В ноябре–декабре 1917 г. в Новочеркасске вместе с М.В. Алексеевым Шульгин
принял активное участие в формировании Добровольческой армии. С марта 1918 по январь
1920 гг. возглавлял нелегальную тайную организацию «Азбука», которая занималась сбором
информации о политических настроениях в среде солдат, офицеров и населения,
политической разведкой, вербовкой офицеров в Белую армию. Сотрудничал с
Осведомительным агентством (Освагом). В мае–июне 1918 г. сотрудничал с Национальным
центром. В августе 1918 г. приехал в армию А.И. Деникина. В 1920 г. вместе с белыми
войсками покинул Крым. Перебравшись в Румынию, в числе других солдат и офицеров
Белой армии был выдворен за пределы страны. Вернувшись в Одессу, занятую красными
войсками, проживал там, на нелегальном положении, затем выехал в Крым, в армию П.Н.
Врангеля. Узнав, что его племянник арестован сотрудниками ЧК, пытался нелегально
проникнуть в Одессу, но не найдя племянника, вновь оказался в Румынии, откуда выехал в
Константинополь. 24 декабря 1920 г. отбыл на полуостров Галлиполи, где находились части
1-го армейского корпуса А.П. Кутепова. В начале 1921 г. вернулся в Константинополь. Затем
жил в различных европейских странах.

> Вопросы для ответа:
[A] Воспроизведите из отрывка о Шульгине фрагмент от слов «В ноябре–декабре 1917» до слов «в армию П.Н.» включительно.
[B] Продолжите отрывок о жизни Шульгина сразу после его последнего предложения.

> Данные:
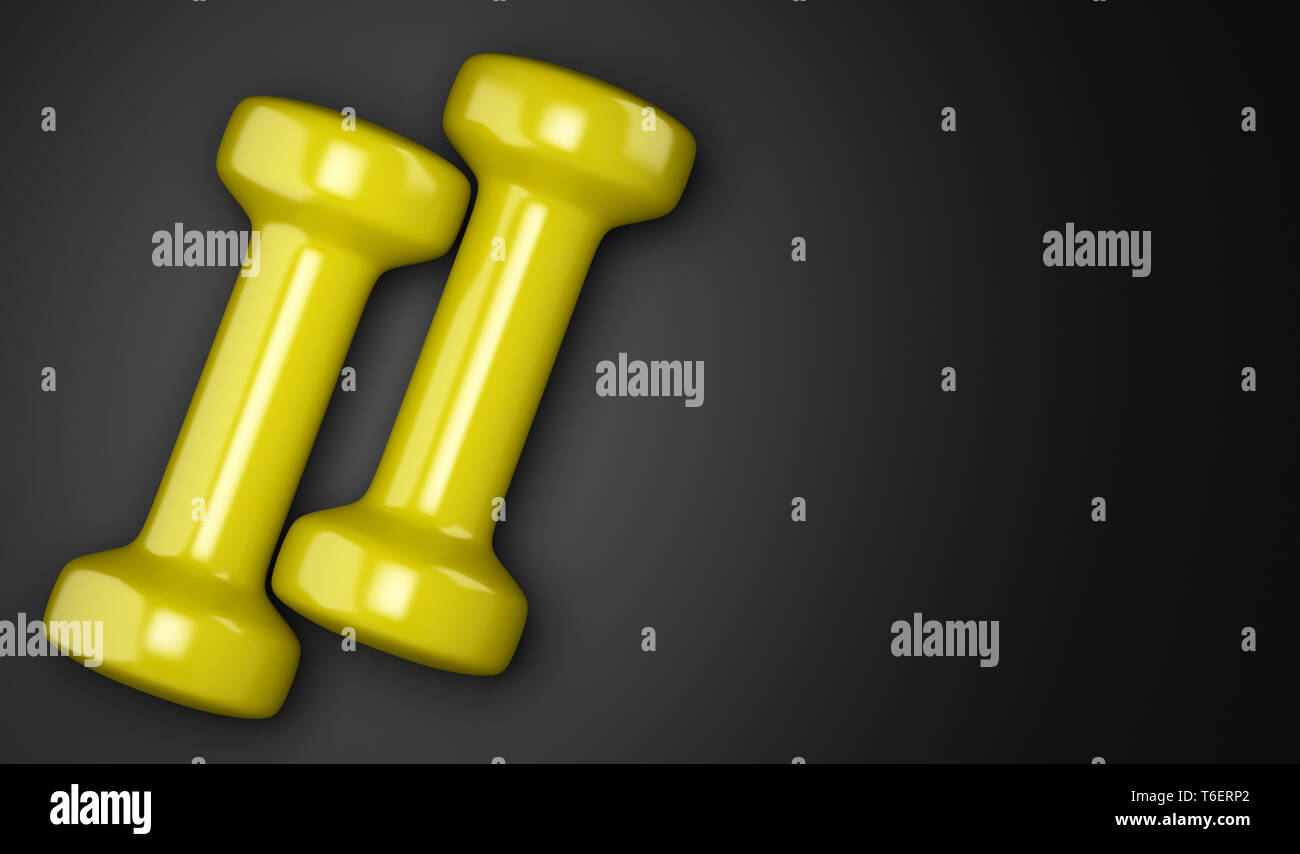 Gelbe Kurzhanteln auf schwarzem Hintergrund Stockfoto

> Ответы по номерам:
[A]
В ноябре–декабре 1917 г. в Новочеркасске вместе с М.В. Алексеевым Шульгин
принял активное участие в формировании Добровольческой армии. С марта 1918 по январь
1920 гг. возглавлял нелегальную тайную организацию «Азбука», которая занималась сбором
информации о политических настроениях в среде солдат, офицеров и населения,
политической разведкой, вербовкой офицеров в Белую армию. Сотрудничал с
Осведомительным агентством (Освагом). В мае–июне 1918 г. сотрудничал с Национальным
центром. В августе 1918 г. приехал в армию А.И. Деникина. В 1920 г. вместе с белыми
войсками покинул Крым. Перебравшись в Румынию, в числе других солдат и офицеров
Белой армии был выдворен за пределы страны. Вернувшись в Одессу, занятую красными
войсками, проживал там, на нелегальном положении, затем выехал в Крым, в армию П.Н.

[B]
Постоянно обращаясь в своих книгах к дореволюционному прошлому, Шульгин делал
вывод, что «Николай II, это несчастный Государь, был рожден на ступенях престола, но не
для престола… у Николая II было множество семейных и человеческих добродетелей и
достоинств, но у него не было качеств, необходимых для царя: твердости и властности»7.
Когда Шульгин уже выйдет на свободу, и будет жить во Владимире, состоится диалог на эту
тему с приехавшими к нему гостями (в т.ч. публицистом Г.М. Шимановым, записавшим эту
беседу).
«После двух-трех фраз А.С. совершает удивительный для меня выпад против автора
“Дней”:
– Василий Витальевич, ведь, советуя императору Николаю Александровичу отречься
от власти, вы же способствовали фактически большевикам, – говорит он с жестковатою
укоризною.
И теперь, мне показалось, мнется уже Шульгин… Вернее, несмотря на свою
неподвижность, он, по-моему напоминает чем-то бабочку, пришпиленную иголкою живьем.